Pourquoi le deuil est-il si douloureux à porter ? Le regard perdu, je regardais distraitement le grand manteau vert sapin de Sanglier, brodé d'un fil noir symbolisant la commémoration de Loup. Comment, en quelques jours à peine, j'étais passé d'une douce allégresse à tant de chagrin ? Cela faisait près d'une semaine que la chape du deuil enveloppait le Saint-Siège. Une semaine depuis l'annonce de son décès. Jusqu'au rite funéraire, tous devaient arborer le blason de Sanglier ainsi que les couleurs de sa magie, et partout où j'allais, cet océan de vert ne faisait que me rappeler son triste départ. La mort nous attendait tous, un jour ou l'autre. Aux yeux de la spiritualité, elle ne représentait qu'un retour à la création, un rappel de Dragon à ses écailles. Pour moi, la mort ; la perte d'un ami, surtout si brutale, m'engourdissait les sens, effaçant la moindre trace d'émotions, autre que la douloureuse tristesse d'un nouvel abandon.

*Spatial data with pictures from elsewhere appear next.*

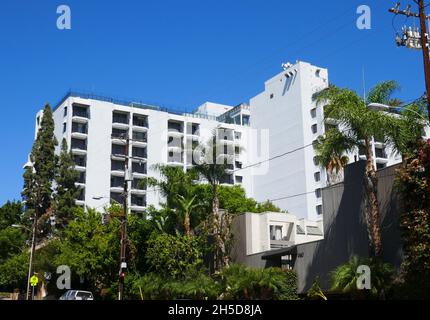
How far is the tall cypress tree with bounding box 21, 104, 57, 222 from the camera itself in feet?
217

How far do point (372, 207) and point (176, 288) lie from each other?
1396 centimetres

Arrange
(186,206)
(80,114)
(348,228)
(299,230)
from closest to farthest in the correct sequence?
1. (348,228)
2. (186,206)
3. (299,230)
4. (80,114)

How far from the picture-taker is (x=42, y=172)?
67.1m

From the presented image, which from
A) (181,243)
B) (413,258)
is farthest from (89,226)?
(413,258)

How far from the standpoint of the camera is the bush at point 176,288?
108 feet

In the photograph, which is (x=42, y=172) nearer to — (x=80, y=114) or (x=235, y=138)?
(x=80, y=114)

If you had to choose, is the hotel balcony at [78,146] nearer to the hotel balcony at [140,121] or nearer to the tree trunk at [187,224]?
the hotel balcony at [140,121]

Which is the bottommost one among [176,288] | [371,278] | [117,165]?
[176,288]

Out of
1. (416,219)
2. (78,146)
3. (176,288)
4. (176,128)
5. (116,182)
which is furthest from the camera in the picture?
(176,128)

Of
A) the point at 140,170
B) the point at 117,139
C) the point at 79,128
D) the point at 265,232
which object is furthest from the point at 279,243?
the point at 79,128

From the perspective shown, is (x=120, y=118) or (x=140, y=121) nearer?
(x=120, y=118)

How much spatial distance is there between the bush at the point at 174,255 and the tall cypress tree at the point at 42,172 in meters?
30.8

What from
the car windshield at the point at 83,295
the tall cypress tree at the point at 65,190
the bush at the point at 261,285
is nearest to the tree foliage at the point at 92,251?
the car windshield at the point at 83,295
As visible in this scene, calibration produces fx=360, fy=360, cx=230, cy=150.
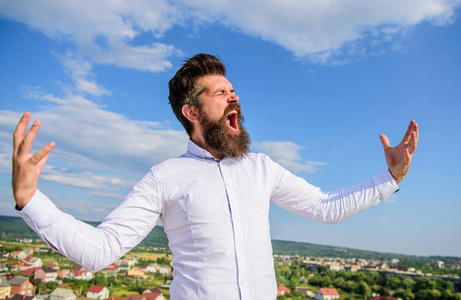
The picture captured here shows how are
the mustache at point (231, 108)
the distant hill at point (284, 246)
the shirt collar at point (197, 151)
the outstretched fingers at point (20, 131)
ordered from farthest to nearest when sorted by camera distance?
the distant hill at point (284, 246) < the mustache at point (231, 108) < the shirt collar at point (197, 151) < the outstretched fingers at point (20, 131)

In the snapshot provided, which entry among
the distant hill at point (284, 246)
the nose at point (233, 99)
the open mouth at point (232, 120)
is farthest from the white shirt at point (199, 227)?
the distant hill at point (284, 246)

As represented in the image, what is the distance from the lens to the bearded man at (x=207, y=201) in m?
1.37

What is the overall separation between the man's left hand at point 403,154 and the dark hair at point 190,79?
42.8 inches

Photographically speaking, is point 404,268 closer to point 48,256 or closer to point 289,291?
point 289,291

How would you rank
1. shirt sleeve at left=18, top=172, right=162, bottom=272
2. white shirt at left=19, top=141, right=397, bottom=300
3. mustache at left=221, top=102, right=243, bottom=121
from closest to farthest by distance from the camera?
shirt sleeve at left=18, top=172, right=162, bottom=272
white shirt at left=19, top=141, right=397, bottom=300
mustache at left=221, top=102, right=243, bottom=121

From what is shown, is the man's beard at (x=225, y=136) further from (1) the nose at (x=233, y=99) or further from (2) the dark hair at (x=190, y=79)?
(2) the dark hair at (x=190, y=79)

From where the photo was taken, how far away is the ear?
2.10m

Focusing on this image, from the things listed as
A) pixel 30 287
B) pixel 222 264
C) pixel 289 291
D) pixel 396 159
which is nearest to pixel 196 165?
pixel 222 264

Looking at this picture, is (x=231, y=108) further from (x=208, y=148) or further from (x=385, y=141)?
(x=385, y=141)

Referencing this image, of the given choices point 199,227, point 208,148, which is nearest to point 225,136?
point 208,148

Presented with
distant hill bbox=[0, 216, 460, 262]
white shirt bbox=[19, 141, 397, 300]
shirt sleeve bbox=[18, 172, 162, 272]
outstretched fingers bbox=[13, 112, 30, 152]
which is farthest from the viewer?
distant hill bbox=[0, 216, 460, 262]

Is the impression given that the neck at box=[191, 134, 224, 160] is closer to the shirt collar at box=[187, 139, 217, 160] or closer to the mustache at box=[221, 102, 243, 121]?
the shirt collar at box=[187, 139, 217, 160]

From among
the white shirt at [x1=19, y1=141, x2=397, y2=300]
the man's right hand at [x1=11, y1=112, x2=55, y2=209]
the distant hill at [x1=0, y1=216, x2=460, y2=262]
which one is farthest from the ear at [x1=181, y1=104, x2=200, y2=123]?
the distant hill at [x1=0, y1=216, x2=460, y2=262]

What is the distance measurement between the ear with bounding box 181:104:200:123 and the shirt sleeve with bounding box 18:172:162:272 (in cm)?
51
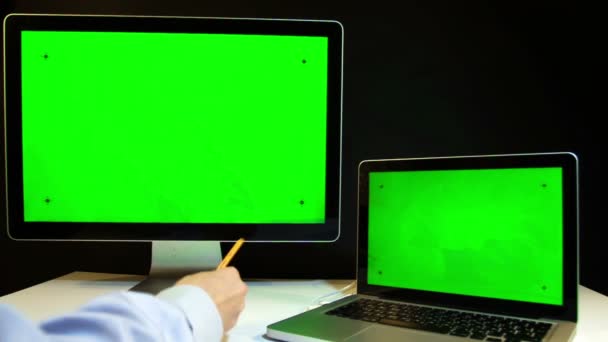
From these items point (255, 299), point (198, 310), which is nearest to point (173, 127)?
point (255, 299)

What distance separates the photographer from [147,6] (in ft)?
3.13

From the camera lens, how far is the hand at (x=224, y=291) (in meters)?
0.51

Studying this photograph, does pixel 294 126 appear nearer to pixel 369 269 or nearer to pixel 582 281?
pixel 369 269

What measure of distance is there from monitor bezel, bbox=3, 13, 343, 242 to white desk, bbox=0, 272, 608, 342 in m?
0.09

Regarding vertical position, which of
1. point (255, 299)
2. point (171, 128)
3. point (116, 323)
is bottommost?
point (255, 299)

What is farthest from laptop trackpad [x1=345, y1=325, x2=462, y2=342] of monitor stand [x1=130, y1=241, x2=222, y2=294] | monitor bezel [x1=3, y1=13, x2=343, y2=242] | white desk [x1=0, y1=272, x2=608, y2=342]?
monitor stand [x1=130, y1=241, x2=222, y2=294]

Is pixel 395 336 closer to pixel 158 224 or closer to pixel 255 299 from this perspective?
pixel 255 299

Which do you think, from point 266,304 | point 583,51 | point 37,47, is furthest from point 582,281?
point 37,47

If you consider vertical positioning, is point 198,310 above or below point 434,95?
below

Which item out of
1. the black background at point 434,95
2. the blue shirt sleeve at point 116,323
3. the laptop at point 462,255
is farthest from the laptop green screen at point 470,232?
the blue shirt sleeve at point 116,323

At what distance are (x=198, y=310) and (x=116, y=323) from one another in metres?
0.11

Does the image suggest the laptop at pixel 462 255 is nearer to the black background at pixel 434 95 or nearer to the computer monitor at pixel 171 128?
the computer monitor at pixel 171 128

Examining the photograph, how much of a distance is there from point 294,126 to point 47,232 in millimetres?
447

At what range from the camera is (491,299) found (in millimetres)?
621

Aucun court ni aucune messe n'avait été donné depuis le dernier Dies Eláfi. Sêbb ayant été un Primordial portant le titre de Cardinal de Sanglier, il méritait les honneurs rendus au plus haut prélat. Cela impliquait, entre autres, une longue veillée mortuaire qui gelait la moindre activité au Saint-Siège. En l'honneur de Sanglier ainsi que de celui qui l'avait si bien servi, tous attendaient le crépuscule de ce Dies Aprum, pour rendre un ultime hommage à l'homme et à l'Esprit, unis jusqu'à la mort. Ces derniers jours, je n'étais sorti de chez moi que par l'obligation de me présenter au souper et de soutenir Amélia dans cette dure épreuve, car si le chagrin me tenaillait, la blessure de mon cœur était sans mesure à côté de ce qu'elle pouvait ressentir. Elle qui n'avait pas pu lui dire au revoir ; elle qui n'aurait jamais l'occasion de lui dire ce qu'elle ressentait. La tristesse au cœur ; les pleurs dans l'âme, je partis la chercher, le soleil déclinant. L'heure venait de dire au revoir à notre ami ; de le laisser quitter cette terre pour son ultime sépulture, dans les flammes de l'Éternel. Amélia m'attendait déjà, habillé d'une robe de lin verte à longue manche, le symbole de sanglier cousu sur son cœur, les yeux posés par delà la vitre, sur les pierres rougeoyantes de la tour du Primordial qui chatoyaient des premières teintes crépusculaires.
« Je n'y arriverai pas. Je ne peux pas y aller – me souffla t-elle, la voix fragile et éraillée – c'est au-dessus de mes forces. » Elle était la plus pieuse de nous deux et connaissait sûrement le passage du Dragonale que j'allais lui citer, car si j'entendais la douleur dans sa voix, faisant écho à la mienne, je ne voulais pas alourdir sa peine en partageant ma propre tristesse.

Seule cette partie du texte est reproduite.